「国民栄誉賞」というものがある。1977年、当時の福田赳夫首相が設けたもので、最近では2018年2月13日に将棋棋士の羽生善治氏と囲碁棋士の井山裕太氏が同時に受賞し、安倍晋三首相から表彰状や記念品を手渡されている。
羽生氏は将棋の名人など7つのタイトルで前人未到の「永世七冠」を達成したこと、井山氏は囲碁史上初の7大タイトル独占を2度にわたって果たしたことが評価された。
時の首相の人気取りでしかない
国民栄誉賞の目的は、その表彰規程によると「広く国民に敬愛され、社会に明るい希望を与えることに顕著な業績があったものについて、その栄誉をたたえる」ことで、表彰の対象は「内閣総理大臣が本表彰の目的に照らして表彰することを適当と認めるもの」となっている。
前置きが長くなったが、僕はこの「表彰規程」がどうも気に食わない。
まず、これは時の首相がその人気取りのために使える制度である。もちろん、誰を表彰するかに当たっては、有識者とやらの意見も聞くのだろうけど、首相の意向が最大限尊重されることは、目に見えている。

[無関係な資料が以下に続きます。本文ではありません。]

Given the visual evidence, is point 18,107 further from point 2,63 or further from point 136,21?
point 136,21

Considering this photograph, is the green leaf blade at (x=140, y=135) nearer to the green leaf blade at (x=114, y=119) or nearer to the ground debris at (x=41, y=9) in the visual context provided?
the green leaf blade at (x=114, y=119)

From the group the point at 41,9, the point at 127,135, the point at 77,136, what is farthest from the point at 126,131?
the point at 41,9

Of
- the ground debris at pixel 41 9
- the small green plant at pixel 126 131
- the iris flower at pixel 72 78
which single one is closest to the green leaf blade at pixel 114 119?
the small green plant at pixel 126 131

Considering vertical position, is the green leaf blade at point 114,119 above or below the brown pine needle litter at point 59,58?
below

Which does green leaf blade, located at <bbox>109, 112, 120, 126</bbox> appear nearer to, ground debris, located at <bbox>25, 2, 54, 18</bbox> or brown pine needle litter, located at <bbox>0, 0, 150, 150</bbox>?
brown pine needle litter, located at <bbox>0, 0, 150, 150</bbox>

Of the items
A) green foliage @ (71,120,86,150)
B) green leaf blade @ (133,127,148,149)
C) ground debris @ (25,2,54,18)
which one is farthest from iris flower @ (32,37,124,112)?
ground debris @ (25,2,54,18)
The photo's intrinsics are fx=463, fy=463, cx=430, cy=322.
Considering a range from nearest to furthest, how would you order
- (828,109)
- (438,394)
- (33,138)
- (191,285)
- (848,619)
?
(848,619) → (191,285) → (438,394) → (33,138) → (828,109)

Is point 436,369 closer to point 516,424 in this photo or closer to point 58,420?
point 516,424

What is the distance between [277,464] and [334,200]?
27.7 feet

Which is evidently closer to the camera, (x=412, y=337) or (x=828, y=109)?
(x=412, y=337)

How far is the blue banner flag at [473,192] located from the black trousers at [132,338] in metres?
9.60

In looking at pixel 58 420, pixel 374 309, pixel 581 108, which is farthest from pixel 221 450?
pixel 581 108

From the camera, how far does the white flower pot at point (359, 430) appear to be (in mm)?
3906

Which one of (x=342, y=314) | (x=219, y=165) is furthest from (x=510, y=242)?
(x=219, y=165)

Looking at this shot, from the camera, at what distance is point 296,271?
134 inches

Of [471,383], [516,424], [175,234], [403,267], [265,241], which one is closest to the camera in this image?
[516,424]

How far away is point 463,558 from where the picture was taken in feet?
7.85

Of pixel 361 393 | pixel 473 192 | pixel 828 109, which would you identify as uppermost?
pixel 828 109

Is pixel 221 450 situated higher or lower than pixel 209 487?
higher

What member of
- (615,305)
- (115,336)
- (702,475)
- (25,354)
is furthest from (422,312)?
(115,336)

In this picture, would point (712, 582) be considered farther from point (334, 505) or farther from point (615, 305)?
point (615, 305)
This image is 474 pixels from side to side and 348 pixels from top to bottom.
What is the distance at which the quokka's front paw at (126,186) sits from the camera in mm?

しかも、受賞者は広く「国民」に敬愛されている人とのことである。僕もあなたも、受賞者を敬愛する「国民」の中に含まれている。
羽生さんや井山さんが成し遂げたことは立派かもしれない。だが、お二人を敬愛していない人もいるはずだ。将棋や囲碁に無関心の人もいるだろう。それなのに、その時の権力者の意向で、勝手に二人を敬愛させられてしまうのである。